Deciding to give the players a win is a form of saying "yes". It's therefore not the sort of GM veto I am expressing a dislike for. Personally I don't do it in my 4e combat - if the monster has 4 hp left (or even better, 1 hp left) and therefore gets another turn, I like to taunt the players about that. That is because my own preference is to "say 'yes'" only when the stakes are not low, and as I experience the play of 4e, once the combat mechanics have been invoked, the stakes are not low.

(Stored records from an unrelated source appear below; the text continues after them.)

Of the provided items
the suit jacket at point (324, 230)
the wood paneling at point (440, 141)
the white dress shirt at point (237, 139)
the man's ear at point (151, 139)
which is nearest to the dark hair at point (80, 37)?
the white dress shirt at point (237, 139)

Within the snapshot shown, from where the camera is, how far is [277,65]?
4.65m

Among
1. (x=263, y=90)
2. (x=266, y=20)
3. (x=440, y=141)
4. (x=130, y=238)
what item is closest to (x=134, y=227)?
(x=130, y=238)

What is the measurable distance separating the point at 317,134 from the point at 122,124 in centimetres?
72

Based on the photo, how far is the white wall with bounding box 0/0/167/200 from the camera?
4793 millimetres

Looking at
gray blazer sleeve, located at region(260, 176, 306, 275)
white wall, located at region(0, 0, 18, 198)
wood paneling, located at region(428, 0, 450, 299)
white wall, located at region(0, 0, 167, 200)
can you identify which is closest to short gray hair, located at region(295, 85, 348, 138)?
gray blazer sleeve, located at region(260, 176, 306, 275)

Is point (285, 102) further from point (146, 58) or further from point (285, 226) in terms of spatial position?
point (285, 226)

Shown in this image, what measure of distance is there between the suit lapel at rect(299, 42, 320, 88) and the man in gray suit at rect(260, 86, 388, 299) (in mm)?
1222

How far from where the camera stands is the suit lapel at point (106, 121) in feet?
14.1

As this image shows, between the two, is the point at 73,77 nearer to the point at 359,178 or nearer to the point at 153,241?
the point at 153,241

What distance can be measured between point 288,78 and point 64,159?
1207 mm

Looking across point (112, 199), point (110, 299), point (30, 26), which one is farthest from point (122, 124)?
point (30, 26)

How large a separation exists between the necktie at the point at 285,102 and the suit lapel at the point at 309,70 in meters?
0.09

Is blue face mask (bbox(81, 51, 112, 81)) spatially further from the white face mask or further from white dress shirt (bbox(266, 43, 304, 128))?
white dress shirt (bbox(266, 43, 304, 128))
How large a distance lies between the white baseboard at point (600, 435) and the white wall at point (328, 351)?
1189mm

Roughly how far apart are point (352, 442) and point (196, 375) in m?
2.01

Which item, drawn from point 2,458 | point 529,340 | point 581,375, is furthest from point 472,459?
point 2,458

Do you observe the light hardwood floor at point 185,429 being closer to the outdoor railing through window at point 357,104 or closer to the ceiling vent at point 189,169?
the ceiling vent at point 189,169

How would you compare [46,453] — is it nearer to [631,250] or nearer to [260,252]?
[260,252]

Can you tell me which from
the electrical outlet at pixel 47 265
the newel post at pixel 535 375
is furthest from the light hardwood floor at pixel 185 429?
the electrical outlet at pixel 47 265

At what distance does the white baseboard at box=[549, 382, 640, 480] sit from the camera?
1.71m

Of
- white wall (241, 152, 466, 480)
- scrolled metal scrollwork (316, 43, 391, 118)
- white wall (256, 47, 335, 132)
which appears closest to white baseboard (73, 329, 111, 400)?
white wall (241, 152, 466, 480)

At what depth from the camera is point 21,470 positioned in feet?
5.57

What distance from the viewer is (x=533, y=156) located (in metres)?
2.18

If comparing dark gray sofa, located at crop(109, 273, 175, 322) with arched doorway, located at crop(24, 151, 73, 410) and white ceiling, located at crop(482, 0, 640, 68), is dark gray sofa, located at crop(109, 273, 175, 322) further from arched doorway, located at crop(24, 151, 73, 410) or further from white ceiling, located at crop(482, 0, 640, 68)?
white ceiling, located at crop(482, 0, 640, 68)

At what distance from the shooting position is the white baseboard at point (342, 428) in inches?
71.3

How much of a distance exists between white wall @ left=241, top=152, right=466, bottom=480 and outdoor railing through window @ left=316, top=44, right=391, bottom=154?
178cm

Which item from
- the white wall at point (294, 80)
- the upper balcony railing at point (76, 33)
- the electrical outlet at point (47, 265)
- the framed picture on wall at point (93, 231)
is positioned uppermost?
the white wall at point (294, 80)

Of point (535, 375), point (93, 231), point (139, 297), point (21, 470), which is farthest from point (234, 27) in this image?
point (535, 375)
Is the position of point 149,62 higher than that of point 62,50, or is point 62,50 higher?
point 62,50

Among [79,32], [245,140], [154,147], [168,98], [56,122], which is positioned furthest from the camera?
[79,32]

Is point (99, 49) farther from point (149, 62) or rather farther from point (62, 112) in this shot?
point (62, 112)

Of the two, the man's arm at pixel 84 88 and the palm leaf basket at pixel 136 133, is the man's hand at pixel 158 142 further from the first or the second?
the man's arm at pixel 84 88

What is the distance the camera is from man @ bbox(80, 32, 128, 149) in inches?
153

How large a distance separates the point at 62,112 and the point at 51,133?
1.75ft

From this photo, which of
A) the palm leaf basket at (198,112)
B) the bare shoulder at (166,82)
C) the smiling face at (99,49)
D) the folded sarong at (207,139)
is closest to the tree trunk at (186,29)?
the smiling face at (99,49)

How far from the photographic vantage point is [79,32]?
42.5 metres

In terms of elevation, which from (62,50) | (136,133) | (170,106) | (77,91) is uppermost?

If I were to say "yes" in this way, then I would tell the players. Part of what I see as distinguishing "say 'yes' or roll the dice" from illusionistic GMing is that the GM doesn't conceal his/her methods from the players.

The example of the rooms is to me quite different, as it does not involve action resolution at all. That is all GM framing. In a classic dungeon crawl game, rewriting the map like that would be a species of cheating. In my own games, given that they are not classic dungeon crawl games, there is no map in the relevant sense and I frame scenes as we go along. So what you describe is completely unremarkable to me.

Neither is an example of using secret backstory to block a declared action, which is what I was referring to in the post you quoted when I talked about the GM being bound by action resolution. And said that deciding that the map isn't in the study ndependelty of action resolution is no different from deciding that the NPC wins the race independently of action resolution.

what about rolling random encounters - if I roll something that I think would be boring or tedious or detract from the game experience, I might roll again or choose something. Similarly with treasure.
Neither of these is an example of action resolution. They are both examples of content introduction.

Gygax talks about this in his DMG - I quoted the passages, and discussed them, in another recent thread (it is on the last page of the "What is XP worth?" thread). He expressly contrasts (though without using this terminology) rolls to introduce content (like wandering monsters, or finding a secret door that leads to an exciting part of the dungeon) with action resolution rolls that resolve a conflict (like fighting wandering monsters, or escaping fromm them, or being killed by a monster), and encourages GMs to manage the first set but not to interfere with the second set (except perhaps to mitigate the long term, but not the short term, consequences of a well-played PC being dropped to zero hp), as that would be "contrary to the major precepts of the game."

In most of my GMing I don't use random content introduction, as it seems to serve no useful purpose: in accordance with the "standard narrativistic model" I introduce content that will speak to the concerns/motivations/thematic drives of the PCs (as evinced by their build and play).

In my Traveller game I do use random content introduction, because that is a big part of Traveller. The most recent example was the roll to encounter a starship while leaving a system. I had one of the players make the roll. It turned up a pirate cruiser; I interpreted that in a way that made it fit into the ongoing action of the game (ie a vessel connected to the bioweapons conspiracy that that PCs are investigating and (perhaps) trying to thwart).

All this is orthogonal to my reasons for no liking "omnipotent" GMing, which is about how pre-authored content is used to constrain action declarations, not about how content for new scenes/situations is established.